### PROBLEM 1
According to the forum discussion of ARM and x86, roughly how many ARM cores were projected for the previous year?

### SELECTED EXTRACT
I believe the projected number of cores for ARM last year was around 3 billion. I doubt x86 passed 500 million, which also means that both MIPS and PPC is competing with x86 for second place in number of cores for 32bit+ CPU's. (On the 16 bit or below end you also have surprises like 6502 derivatives shipping in ludicrous volumes)
So x86 has been "hot" for the market for main CPU's in devices consumers recognise as computers, and has been by far the most profitable architecture for a long time. Outside of that, though, it's at best at second place in total volume, and in most non-computer markets it's more likely to place in 3rd to 5th place in volume.
That, and because historically, the ARM instruction set has always been the gold-standard power-efficient 32-bit architecture. Especially in thumb mode.
Open-source software and the extreme efficiency goals of data centers make an interesting alternative to x86 now.
If you look at it from the perspective of expressiveness, the CISC-ness of the x86 ISA also allows far more opportunity for hardware-level enhancements than a RISC style one: the code density is higher, meaning better cache usage and less memory bandwidth needed (especially with multiple cores), and there's still a lot of relatively complex instructions with the potential to be made even faster. RISC came from a time when memory bandwidths were higher and the bottleneck was instruction execution inside the CPU, but now it's the opposite; memory bandwidth and latency is becoming the bottleneck. There's only so much you can do to speed up an ARM core without adding new instructions.
It's pretty weird to think that x86 gives Intel any advantage over ARM.
Let's see: x86 code density is horrible for a CISC, there is hardly any advantage over ARM, which does great being a RISC. Also remember that the memory bandwidth is primarily a problem for data, but not code. ARM64 is a brand new ISA, it's the x86 ISA that is a relict from the times when processors were programmed with microcode. Intel is doing a great job to handle all this baggage, but to claim that the ISA gives Intel an advantage is ridiculous.
And finally, Linus has been an Intel fanboy since day one. Go read the USENET archives to find out. He received quite a bit of critique because the first versions of Linux were not portable but tied to i386.
x86 code density may not be optimal but it's better than regular ARM - only thumb-mode can beat it, and just barely.

### PROVIDED RECORDS
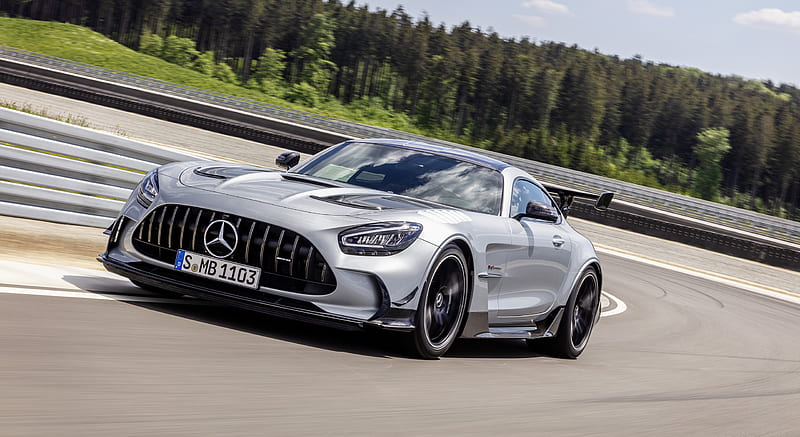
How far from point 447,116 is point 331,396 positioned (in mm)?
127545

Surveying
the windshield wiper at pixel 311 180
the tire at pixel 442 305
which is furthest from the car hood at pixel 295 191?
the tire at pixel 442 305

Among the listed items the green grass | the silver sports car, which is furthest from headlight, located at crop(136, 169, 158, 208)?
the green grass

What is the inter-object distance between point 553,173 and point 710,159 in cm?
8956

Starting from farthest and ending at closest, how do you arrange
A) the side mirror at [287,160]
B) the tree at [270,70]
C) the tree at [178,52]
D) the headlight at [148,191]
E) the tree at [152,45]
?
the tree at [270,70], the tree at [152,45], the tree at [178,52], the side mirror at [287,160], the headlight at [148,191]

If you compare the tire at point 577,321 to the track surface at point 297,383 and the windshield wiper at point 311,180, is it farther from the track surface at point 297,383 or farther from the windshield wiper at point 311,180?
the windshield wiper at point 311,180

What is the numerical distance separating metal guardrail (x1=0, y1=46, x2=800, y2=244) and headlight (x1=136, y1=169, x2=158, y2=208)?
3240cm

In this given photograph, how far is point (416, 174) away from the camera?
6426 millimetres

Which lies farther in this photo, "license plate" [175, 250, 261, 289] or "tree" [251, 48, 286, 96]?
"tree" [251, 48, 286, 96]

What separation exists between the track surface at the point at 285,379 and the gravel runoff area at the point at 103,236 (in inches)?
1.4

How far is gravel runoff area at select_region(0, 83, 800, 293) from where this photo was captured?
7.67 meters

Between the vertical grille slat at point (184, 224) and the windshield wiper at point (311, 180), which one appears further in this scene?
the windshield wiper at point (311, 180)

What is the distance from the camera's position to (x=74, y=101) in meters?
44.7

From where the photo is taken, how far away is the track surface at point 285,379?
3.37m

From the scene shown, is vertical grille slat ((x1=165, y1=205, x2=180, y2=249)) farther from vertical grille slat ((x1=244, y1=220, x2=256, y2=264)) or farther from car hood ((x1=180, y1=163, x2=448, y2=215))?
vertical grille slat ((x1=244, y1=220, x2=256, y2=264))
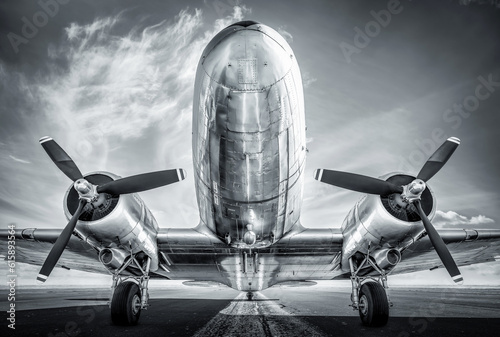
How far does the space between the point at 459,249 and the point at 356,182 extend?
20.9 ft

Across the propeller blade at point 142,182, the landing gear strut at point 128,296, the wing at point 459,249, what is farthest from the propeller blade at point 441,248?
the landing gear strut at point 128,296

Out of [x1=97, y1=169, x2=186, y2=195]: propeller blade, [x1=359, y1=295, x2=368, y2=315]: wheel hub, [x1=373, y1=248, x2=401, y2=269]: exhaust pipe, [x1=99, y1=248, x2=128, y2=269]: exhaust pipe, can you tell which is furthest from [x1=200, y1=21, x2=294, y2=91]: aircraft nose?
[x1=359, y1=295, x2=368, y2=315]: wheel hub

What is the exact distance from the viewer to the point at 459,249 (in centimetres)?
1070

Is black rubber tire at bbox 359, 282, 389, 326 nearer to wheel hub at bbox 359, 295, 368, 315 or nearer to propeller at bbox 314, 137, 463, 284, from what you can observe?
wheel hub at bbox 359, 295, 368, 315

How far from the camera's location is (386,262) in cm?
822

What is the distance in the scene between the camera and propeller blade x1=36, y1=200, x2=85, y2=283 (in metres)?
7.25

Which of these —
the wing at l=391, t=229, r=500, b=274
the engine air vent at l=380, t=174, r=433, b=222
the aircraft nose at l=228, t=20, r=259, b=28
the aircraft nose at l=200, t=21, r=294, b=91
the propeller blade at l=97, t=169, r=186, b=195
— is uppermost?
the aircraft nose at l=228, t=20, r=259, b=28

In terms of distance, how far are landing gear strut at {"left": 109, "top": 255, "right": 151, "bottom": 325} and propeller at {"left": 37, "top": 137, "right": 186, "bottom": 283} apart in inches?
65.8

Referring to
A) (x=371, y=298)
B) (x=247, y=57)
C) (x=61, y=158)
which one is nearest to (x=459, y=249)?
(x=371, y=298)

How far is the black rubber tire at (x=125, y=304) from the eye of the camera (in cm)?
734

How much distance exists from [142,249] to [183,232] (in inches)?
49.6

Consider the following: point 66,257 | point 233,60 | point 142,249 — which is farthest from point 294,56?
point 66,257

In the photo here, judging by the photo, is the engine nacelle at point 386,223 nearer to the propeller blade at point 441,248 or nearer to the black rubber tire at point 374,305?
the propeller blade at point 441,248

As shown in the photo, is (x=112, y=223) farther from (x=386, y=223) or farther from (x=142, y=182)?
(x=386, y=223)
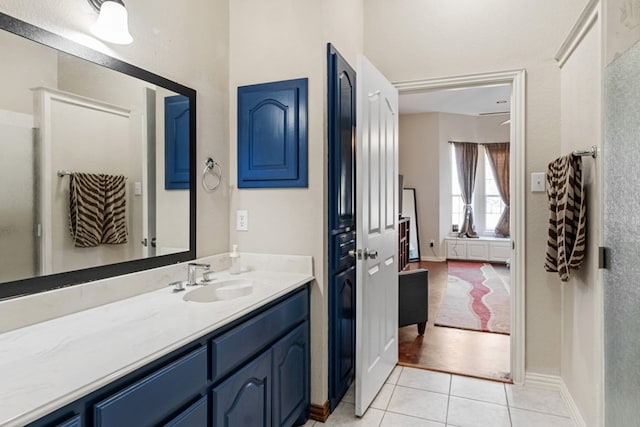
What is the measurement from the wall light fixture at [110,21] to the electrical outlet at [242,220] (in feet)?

### PROBLEM 2
In the rows, begin at the line that has "Among the listed" and stop after the line that has "the tree at [270,70], the". Write those lines out again with "arrange" renamed to "rank", leaving everything else unchanged.

### WORKED ANSWER 1
Around 3 billion.

### WORKED ANSWER 2
Among the listed items the green grass | the silver sports car, which is furthest from headlight, located at crop(136, 169, 158, 208)?
the green grass

What is the inter-object distance between point 553,173 and point 710,159 in cm?
8956

Starting from farthest and ending at closest, how do you rank
A) the side mirror at [287,160]
B) the tree at [270,70]
C) the tree at [178,52]
D) the headlight at [148,191]
E) the tree at [152,45]
?
the tree at [270,70], the tree at [152,45], the tree at [178,52], the side mirror at [287,160], the headlight at [148,191]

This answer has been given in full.